You can configure EventBridge rules to:

Send notifications to an SNS topic (which can then alert via email, Slack, PagerDuty, etc.).
Trigger an AWS Lambda function for automated remediation or logging.
Trigger an AWS Step Functions workflow for more complex recovery procedures.

Setting up an EventBridge rule to capture ElastiCache:FailoverComplete events and send them to an SNS topic is a fundamental step for operational awareness.

Advanced Strategies: Global Datastores and Cross-Region Failover

For true disaster recovery across geographical regions, ElastiCache Global Datastore for Redis offers a solution. This feature allows you to have a primary cluster in one region and one or more secondary clusters in different regions. Writes to the primary cluster are replicated asynchronously to the secondary clusters.

Global Datastore Configuration

Setting up a Global Datastore involves creating a primary replication group and then adding secondary replication groups in other regions. The replication between regions is managed by ElastiCache.

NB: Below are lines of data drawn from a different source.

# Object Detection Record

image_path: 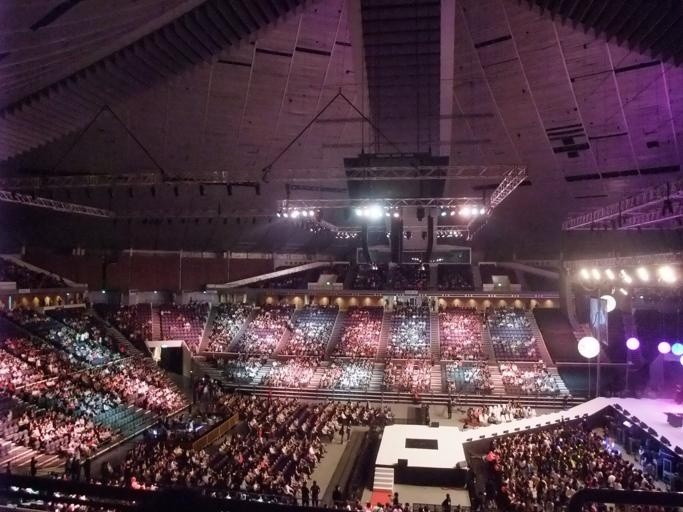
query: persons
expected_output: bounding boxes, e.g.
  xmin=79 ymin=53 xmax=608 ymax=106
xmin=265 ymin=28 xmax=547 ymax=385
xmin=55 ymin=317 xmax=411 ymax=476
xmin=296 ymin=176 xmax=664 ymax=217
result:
xmin=0 ymin=254 xmax=683 ymax=512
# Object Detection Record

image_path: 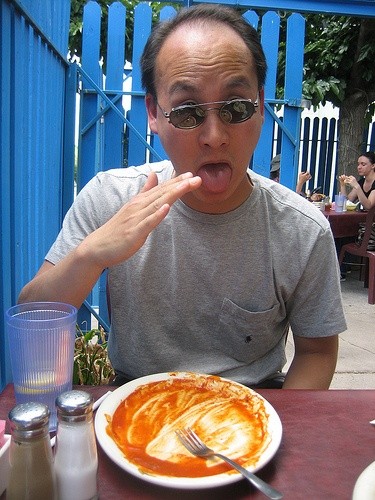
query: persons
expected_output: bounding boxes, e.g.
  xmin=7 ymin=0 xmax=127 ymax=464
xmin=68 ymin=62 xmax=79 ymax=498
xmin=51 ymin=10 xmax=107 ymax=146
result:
xmin=337 ymin=152 xmax=375 ymax=281
xmin=17 ymin=4 xmax=349 ymax=391
xmin=270 ymin=154 xmax=322 ymax=202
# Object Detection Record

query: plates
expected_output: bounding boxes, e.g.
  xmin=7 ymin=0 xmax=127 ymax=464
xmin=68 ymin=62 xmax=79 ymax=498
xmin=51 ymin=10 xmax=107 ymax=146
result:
xmin=94 ymin=372 xmax=282 ymax=490
xmin=352 ymin=460 xmax=375 ymax=500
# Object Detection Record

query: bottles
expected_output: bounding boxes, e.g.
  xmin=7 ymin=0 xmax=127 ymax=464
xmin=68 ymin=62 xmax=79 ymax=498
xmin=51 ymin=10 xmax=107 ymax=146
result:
xmin=8 ymin=402 xmax=56 ymax=500
xmin=54 ymin=390 xmax=100 ymax=500
xmin=321 ymin=196 xmax=331 ymax=212
xmin=305 ymin=190 xmax=311 ymax=201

# Create primary replication group (e.g., in us-east-1)
aws elasticache create-replication-group \
    --replication-group-id my-redis-primary \
    --replication-group-description "Primary for Global Datastore" \
    --engine redis \
    --cache-node-type cache.m5.large \
    --num-node-groups 1 \
    --replicas-per-node-group 1 \
    --multi-az-enabled \
    --region us-east-1 \
    --subnet-group-name my-redis-subnet-group-use1 \
    --security-group-ids sg-xxxxxxxxxxxxxxxxx

# Create secondary replication group (e.g., in eu-west-1)
aws elasticache create-replication-group \
    --replication-group-id my-redis-secondary \
    --replication-group-description "Secondary for Global Datastore" \
    --engine redis \
    --cache-node-type cache.m5.large \
    --num-node-groups 1 \
    --replicas-per-node-group 1 \
    --multi-az-enabled \
    --region eu-west-1 \
    --subnet-group-name my-redis-subnet-group-euw1 \
    --security-group-ids sg-yyyyyyyyyyyyyyyyy \
    --global-replication-group-id arn:aws:elasticache:us-east-1:123456789012:global-replication-group/my-global-redis-cluster # Replace with actual ARN

# After creating the secondary, you'd typically promote it to primary in case of a regional outage.
# This is a manual or semi-automated process.

Application-side handling for Global Datastores typically involves:

Directing read traffic to the local (regional) read replicas for lower latency.
Implementing a strategy to switch write traffic to the secondary cluster if the primary region becomes unavailable. This often involves DNS-based failover (e.g., Route 53) or application-level logic that monitors the primary region’s health.
When a cross-region failover occurs, your application needs to connect to the new primary’s endpoint in the secondary region.

The failover process for Global Datastores is not fully automatic in the same way as Multi-AZ. Promoting a secondary cluster to primary is a deliberate action, often triggered by monitoring and alerting systems detecting a regional outage. Your application’s DNS or configuration must then be updated to point to the new primary.

Conclusion

Architecting for Redis disaster recovery on AWS involves a layered approach. ElastiCache Multi-AZ provides automatic failover within a region. For cross-region resilience, Global Datastore, combined with robust application-level failover logic and DNS management, is essential. Continuous monitoring and well-defined alerting mechanisms are paramount to ensure that failovers are detected and handled effectively, minimizing the impact of outages on your applications.